• **WORK TO COMPLETE**
Return all the lines below exactly. Any picture among them is omitted.

• **DATA EXCERPT**

:::

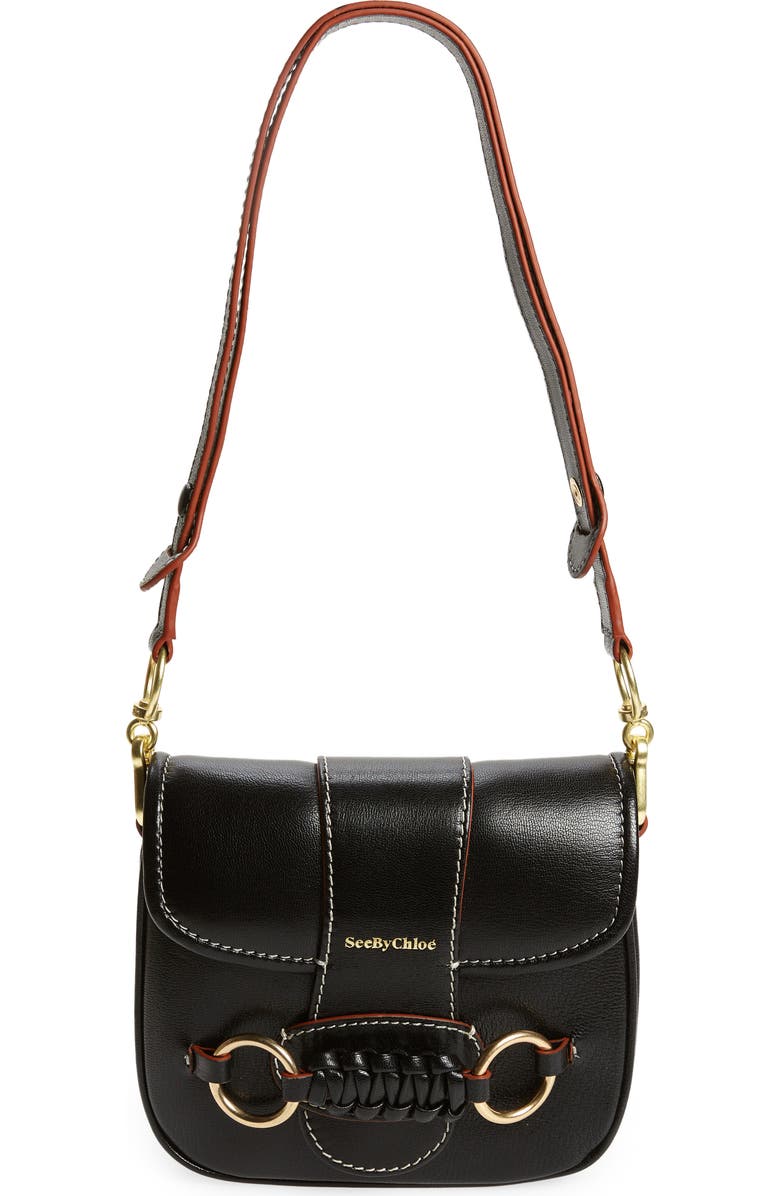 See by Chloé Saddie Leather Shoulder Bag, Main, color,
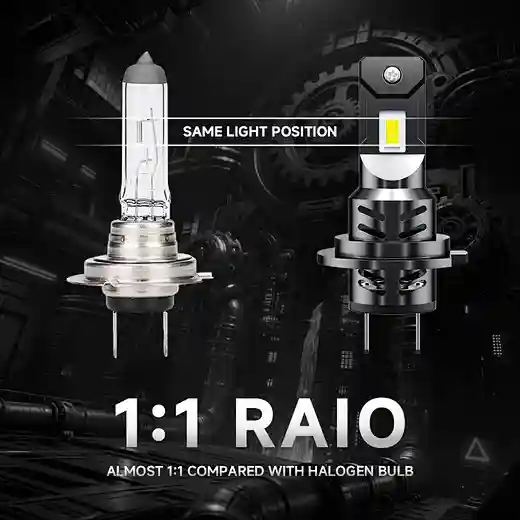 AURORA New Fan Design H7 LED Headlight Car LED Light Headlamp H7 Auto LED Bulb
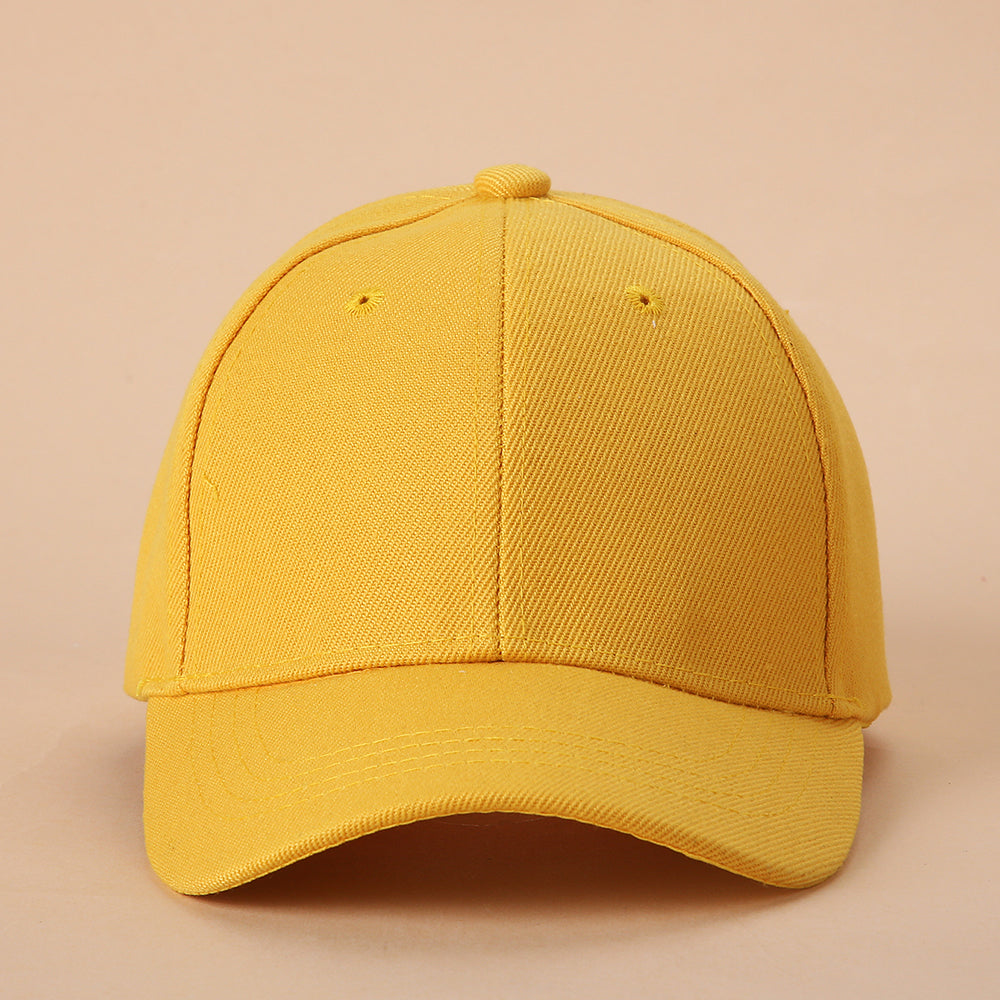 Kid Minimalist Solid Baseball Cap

:::

• **WRITTEN SOLUTION**
 See by Chloé Saddie Leather Shoulder Bag, Main, color,
 AURORA New Fan Design H7 LED Headlight Car LED Light Headlamp H7 Auto LED Bulb
 Kid Minimalist Solid Baseball Cap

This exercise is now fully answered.